Didn't know they allowed student films to compete for the Palme d'Or
Club Zero comes from Austrian director Jessica Hausner and stars Mia Wasikowska as Miss Novak, a new addition to the staff of an international boarding school who teaches a ´conscious eating class´ that leads to the aforementioned Club Zero, in which eating less is the mantra above all else.
Now I really don’t want to waste more of your or my time with this movie and mention at the top of this review, that Club Zero is trash.
It fails on every level imaginable and certainly didn’t deserve to be a part of this year’s competition at Cannes. It resembles a regurgitated, thrown-up, abandoned Wes Anderson look-a-like project with stilted, over-the-top characters that never get anywhere even if the movie seems convinced of its own self-importance.

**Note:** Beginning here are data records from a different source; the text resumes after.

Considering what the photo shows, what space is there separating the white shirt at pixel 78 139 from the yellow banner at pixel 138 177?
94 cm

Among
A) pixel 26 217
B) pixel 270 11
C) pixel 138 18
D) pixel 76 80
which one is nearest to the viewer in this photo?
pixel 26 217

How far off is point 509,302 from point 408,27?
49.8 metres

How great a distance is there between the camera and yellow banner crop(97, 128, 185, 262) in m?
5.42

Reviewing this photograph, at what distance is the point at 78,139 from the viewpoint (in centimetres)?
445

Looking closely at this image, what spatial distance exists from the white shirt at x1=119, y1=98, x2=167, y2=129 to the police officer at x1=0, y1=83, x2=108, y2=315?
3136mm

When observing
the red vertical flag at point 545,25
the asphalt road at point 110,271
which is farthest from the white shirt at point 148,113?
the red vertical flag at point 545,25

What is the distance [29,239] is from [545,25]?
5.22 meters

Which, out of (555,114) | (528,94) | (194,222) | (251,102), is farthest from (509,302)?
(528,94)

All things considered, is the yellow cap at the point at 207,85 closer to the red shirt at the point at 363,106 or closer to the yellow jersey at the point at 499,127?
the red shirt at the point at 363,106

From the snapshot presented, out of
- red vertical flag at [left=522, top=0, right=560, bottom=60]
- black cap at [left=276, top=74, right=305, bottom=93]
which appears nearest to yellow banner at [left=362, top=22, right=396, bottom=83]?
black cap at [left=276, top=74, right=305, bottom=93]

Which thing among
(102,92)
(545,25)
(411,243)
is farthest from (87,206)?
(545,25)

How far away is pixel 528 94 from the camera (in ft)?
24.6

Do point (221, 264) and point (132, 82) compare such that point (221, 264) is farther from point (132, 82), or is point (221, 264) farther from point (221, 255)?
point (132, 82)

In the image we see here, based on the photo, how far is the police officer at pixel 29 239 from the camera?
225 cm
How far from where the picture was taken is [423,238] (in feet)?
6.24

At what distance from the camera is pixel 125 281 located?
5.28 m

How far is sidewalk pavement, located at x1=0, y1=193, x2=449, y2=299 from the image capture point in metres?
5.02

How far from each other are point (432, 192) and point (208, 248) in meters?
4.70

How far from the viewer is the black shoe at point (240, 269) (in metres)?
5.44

The performances are rough to watch, if this is intentional or not isn’t even relevant, but I couldn’t stand any of it. The repetition of similar story beats and sets got tiring and resembled a film student production.
Even if you cut this movie in half or make it a 30-minute short, you’d still have an abundance of problems at hand, but at least you’d have wasted less of your time for this story that ultimately never really gets anywhere interesting.
A premise like this can be quite captivating and thought-provoking, just look at the German film Die Welle, which captured this notion of indoctrinating teens with toxic and harmful ideologies masterfully.